<<<<

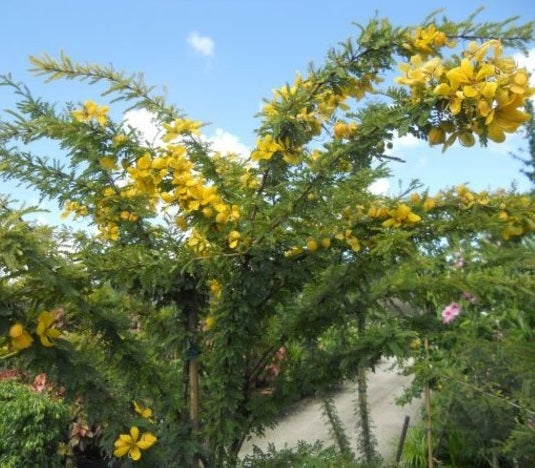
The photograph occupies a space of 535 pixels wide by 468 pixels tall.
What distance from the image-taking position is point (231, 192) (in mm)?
1555

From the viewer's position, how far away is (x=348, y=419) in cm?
489

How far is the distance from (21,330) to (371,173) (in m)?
0.95

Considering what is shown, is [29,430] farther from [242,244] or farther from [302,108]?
[302,108]

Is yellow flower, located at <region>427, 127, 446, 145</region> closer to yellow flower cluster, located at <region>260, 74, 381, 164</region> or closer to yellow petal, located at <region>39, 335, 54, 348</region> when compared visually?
yellow flower cluster, located at <region>260, 74, 381, 164</region>

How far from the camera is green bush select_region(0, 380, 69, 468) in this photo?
3.59m

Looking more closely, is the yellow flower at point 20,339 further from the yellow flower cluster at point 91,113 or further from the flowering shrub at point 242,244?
the yellow flower cluster at point 91,113

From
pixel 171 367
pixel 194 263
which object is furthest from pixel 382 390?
pixel 194 263

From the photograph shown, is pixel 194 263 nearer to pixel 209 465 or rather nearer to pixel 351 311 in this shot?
pixel 351 311

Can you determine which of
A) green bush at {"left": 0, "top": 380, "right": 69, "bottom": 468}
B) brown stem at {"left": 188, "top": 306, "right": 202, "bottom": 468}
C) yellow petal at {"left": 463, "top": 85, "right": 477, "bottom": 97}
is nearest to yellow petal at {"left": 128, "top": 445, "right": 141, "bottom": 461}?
brown stem at {"left": 188, "top": 306, "right": 202, "bottom": 468}

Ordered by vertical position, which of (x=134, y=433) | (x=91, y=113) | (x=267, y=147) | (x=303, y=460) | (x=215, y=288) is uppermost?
(x=91, y=113)

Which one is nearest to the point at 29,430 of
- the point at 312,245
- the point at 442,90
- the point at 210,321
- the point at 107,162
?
the point at 210,321

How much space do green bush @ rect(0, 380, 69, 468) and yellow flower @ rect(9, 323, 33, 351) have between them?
2819mm

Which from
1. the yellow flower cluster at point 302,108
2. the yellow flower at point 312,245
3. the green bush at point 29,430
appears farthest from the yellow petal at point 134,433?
the green bush at point 29,430

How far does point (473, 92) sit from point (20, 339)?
1085 mm
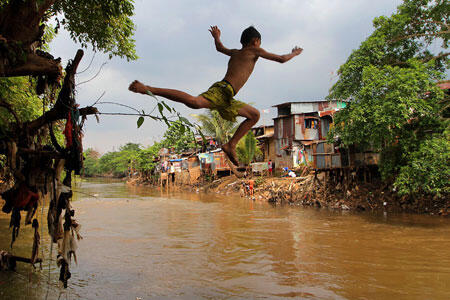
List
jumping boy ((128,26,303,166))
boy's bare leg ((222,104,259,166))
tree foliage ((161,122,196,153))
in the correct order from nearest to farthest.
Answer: jumping boy ((128,26,303,166)), boy's bare leg ((222,104,259,166)), tree foliage ((161,122,196,153))

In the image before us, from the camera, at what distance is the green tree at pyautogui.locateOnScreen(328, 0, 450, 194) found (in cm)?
1060

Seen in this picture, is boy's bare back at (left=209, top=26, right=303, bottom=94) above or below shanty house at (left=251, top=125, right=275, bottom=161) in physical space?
below

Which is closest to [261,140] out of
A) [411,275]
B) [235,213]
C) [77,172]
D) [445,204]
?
[235,213]

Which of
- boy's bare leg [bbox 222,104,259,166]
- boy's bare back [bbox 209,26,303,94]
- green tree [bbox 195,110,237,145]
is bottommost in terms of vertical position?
boy's bare leg [bbox 222,104,259,166]

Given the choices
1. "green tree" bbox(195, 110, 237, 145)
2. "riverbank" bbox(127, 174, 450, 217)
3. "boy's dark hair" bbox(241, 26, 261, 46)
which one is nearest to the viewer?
"boy's dark hair" bbox(241, 26, 261, 46)

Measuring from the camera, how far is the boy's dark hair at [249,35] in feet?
9.66

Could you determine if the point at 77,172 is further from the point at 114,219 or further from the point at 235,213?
the point at 235,213

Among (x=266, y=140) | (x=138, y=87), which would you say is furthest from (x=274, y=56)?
(x=266, y=140)

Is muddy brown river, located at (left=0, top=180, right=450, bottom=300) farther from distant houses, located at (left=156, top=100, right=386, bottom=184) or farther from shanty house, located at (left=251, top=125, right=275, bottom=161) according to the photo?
shanty house, located at (left=251, top=125, right=275, bottom=161)

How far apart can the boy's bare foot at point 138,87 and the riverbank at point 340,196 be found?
13.9 metres

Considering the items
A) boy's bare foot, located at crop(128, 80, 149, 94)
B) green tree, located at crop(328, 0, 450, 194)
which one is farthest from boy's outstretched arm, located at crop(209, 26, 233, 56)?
green tree, located at crop(328, 0, 450, 194)

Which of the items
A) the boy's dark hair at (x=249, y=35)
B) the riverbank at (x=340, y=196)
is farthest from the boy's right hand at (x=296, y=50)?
the riverbank at (x=340, y=196)

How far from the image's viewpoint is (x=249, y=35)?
2941mm

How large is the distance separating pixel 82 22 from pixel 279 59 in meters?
3.44
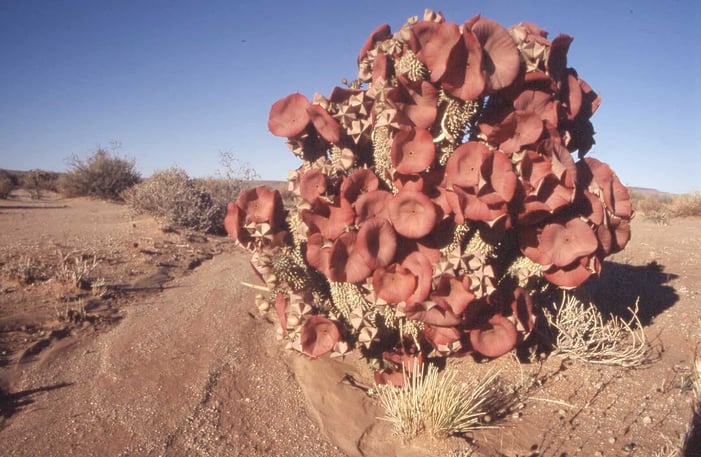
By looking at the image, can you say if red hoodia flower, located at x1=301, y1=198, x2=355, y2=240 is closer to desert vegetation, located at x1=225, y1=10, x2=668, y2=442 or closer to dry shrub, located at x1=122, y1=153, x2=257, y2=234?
desert vegetation, located at x1=225, y1=10, x2=668, y2=442

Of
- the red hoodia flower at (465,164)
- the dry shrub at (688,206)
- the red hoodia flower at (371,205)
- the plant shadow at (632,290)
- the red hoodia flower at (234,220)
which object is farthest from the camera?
the dry shrub at (688,206)

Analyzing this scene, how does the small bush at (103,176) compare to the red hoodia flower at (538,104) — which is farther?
the small bush at (103,176)

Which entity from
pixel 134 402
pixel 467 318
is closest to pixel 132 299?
pixel 134 402

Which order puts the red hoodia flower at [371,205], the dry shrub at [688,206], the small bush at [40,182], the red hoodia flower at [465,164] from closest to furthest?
the red hoodia flower at [465,164] → the red hoodia flower at [371,205] → the dry shrub at [688,206] → the small bush at [40,182]

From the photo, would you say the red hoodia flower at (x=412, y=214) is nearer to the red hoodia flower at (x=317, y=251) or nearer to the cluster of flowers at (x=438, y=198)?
the cluster of flowers at (x=438, y=198)

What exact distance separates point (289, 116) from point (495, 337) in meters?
1.86

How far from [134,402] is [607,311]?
12.4 ft

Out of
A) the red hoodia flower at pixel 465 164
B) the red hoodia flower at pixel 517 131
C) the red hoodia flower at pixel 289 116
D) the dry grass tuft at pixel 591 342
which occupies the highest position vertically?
the red hoodia flower at pixel 289 116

>>>>

§ **WORK TO DO**:
Reproduce all of the entries word for word, skipping any pictures they hold.

§ **REPLY**:
The photograph occupies a space of 535 pixels wide by 468 pixels tall.
What distance from the image-taking position is point (231, 192) (in mm)?
1555

From the viewer's position, how far away is (x=348, y=419) in cm?
489

How far is the distance from (21,330) to (371,173) (in m)?
0.95

Considering what is shown, is [29,430] farther from [242,244] or farther from [302,108]?
[302,108]

Is yellow flower, located at <region>427, 127, 446, 145</region> closer to yellow flower cluster, located at <region>260, 74, 381, 164</region> or closer to yellow petal, located at <region>39, 335, 54, 348</region> when compared visually?
yellow flower cluster, located at <region>260, 74, 381, 164</region>

How far from the camera is green bush select_region(0, 380, 69, 468) in this photo?
3.59m

Looking more closely, is the yellow flower at point 20,339 further from the yellow flower cluster at point 91,113 or further from the flowering shrub at point 242,244?
the yellow flower cluster at point 91,113

From
pixel 171 367
pixel 194 263
which object is furthest from pixel 382 390?
pixel 194 263

From the photograph shown, is pixel 194 263 nearer to pixel 209 465 or rather nearer to pixel 351 311 in this shot?
pixel 351 311

Can you determine which of
A) green bush at {"left": 0, "top": 380, "right": 69, "bottom": 468}
B) brown stem at {"left": 188, "top": 306, "right": 202, "bottom": 468}
C) yellow petal at {"left": 463, "top": 85, "right": 477, "bottom": 97}
is nearest to yellow petal at {"left": 128, "top": 445, "right": 141, "bottom": 461}?
brown stem at {"left": 188, "top": 306, "right": 202, "bottom": 468}

Ordered by vertical position, which of (x=134, y=433) | (x=91, y=113) | (x=267, y=147) | (x=303, y=460) | (x=215, y=288) is uppermost?
(x=91, y=113)

Which one is nearest to the point at 29,430 of
- the point at 312,245
- the point at 442,90
- the point at 210,321
- the point at 107,162
?
the point at 210,321

How much space do green bush @ rect(0, 380, 69, 468) and yellow flower @ rect(9, 323, 33, 351) have between them?
2819mm

Which from
1. the yellow flower cluster at point 302,108
2. the yellow flower at point 312,245
3. the green bush at point 29,430
appears farthest from the yellow petal at point 134,433?
the green bush at point 29,430

How far does point (473, 92) sit from point (20, 339)?
1085 mm
List
jumping boy ((128,26,303,166))
boy's bare leg ((222,104,259,166))
tree foliage ((161,122,196,153))
in the correct order from nearest to farthest.
Answer: jumping boy ((128,26,303,166)), boy's bare leg ((222,104,259,166)), tree foliage ((161,122,196,153))

In the image before us, from the camera, at what distance is the green tree at pyautogui.locateOnScreen(328, 0, 450, 194) found (in cm)?
1060

Seen in this picture, is boy's bare back at (left=209, top=26, right=303, bottom=94) above or below shanty house at (left=251, top=125, right=275, bottom=161) in physical space?
below

Which is closest to [261,140] out of
A) [411,275]
B) [235,213]
C) [77,172]
D) [445,204]
?
[235,213]

Which of
- boy's bare leg [bbox 222,104,259,166]
- boy's bare back [bbox 209,26,303,94]
- green tree [bbox 195,110,237,145]
is bottommost in terms of vertical position?
boy's bare leg [bbox 222,104,259,166]

Given the choices
1. "green tree" bbox(195, 110, 237, 145)
2. "riverbank" bbox(127, 174, 450, 217)
3. "boy's dark hair" bbox(241, 26, 261, 46)
which one is nearest to the viewer?
"boy's dark hair" bbox(241, 26, 261, 46)

Measuring from the camera, how far is the boy's dark hair at [249,35] in feet?
9.66

Could you determine if the point at 77,172 is further from the point at 114,219 or further from the point at 235,213?
the point at 235,213

Among (x=266, y=140) | (x=138, y=87), which would you say is furthest from (x=274, y=56)?
(x=266, y=140)

Is muddy brown river, located at (left=0, top=180, right=450, bottom=300) farther from distant houses, located at (left=156, top=100, right=386, bottom=184) or farther from shanty house, located at (left=251, top=125, right=275, bottom=161) according to the photo?
shanty house, located at (left=251, top=125, right=275, bottom=161)

How far apart can the boy's bare foot at point 138,87 and the riverbank at point 340,196 be found?
13.9 metres

Considering the items
A) boy's bare foot, located at crop(128, 80, 149, 94)
B) green tree, located at crop(328, 0, 450, 194)
which one is farthest from boy's outstretched arm, located at crop(209, 26, 233, 56)?
green tree, located at crop(328, 0, 450, 194)

Which of the items
A) the boy's dark hair at (x=249, y=35)
B) the riverbank at (x=340, y=196)
is farthest from the boy's right hand at (x=296, y=50)?
the riverbank at (x=340, y=196)

How far from the image's viewpoint is (x=249, y=35)?
2941mm

How large is the distance separating pixel 82 22 from pixel 279 59 in meters?
3.44
By looking at the image, can you say if red hoodia flower, located at x1=301, y1=198, x2=355, y2=240 is closer to desert vegetation, located at x1=225, y1=10, x2=668, y2=442 or closer to dry shrub, located at x1=122, y1=153, x2=257, y2=234?
desert vegetation, located at x1=225, y1=10, x2=668, y2=442

Of
- the red hoodia flower at (465,164)
- the dry shrub at (688,206)
- the red hoodia flower at (371,205)
- the plant shadow at (632,290)
- the red hoodia flower at (234,220)
which object is farthest from the camera?
the dry shrub at (688,206)

Analyzing this scene, how does the small bush at (103,176) compare to the red hoodia flower at (538,104) — which is farther?
the small bush at (103,176)

Which entity from
pixel 134 402
pixel 467 318
is closest to pixel 132 299?
pixel 134 402

Which order puts the red hoodia flower at [371,205], the dry shrub at [688,206], the small bush at [40,182], the red hoodia flower at [465,164] from closest to furthest?
the red hoodia flower at [465,164] → the red hoodia flower at [371,205] → the dry shrub at [688,206] → the small bush at [40,182]

From the photo, would you say the red hoodia flower at (x=412, y=214) is nearer to the red hoodia flower at (x=317, y=251) or nearer to the cluster of flowers at (x=438, y=198)?
the cluster of flowers at (x=438, y=198)

What exact distance separates point (289, 116) from point (495, 337) in meters?
1.86

How far from [134,402] is [607,311]?
12.4 ft

Out of
A) the red hoodia flower at pixel 465 164
B) the red hoodia flower at pixel 517 131
C) the red hoodia flower at pixel 289 116
D) the dry grass tuft at pixel 591 342
which occupies the highest position vertically?
the red hoodia flower at pixel 289 116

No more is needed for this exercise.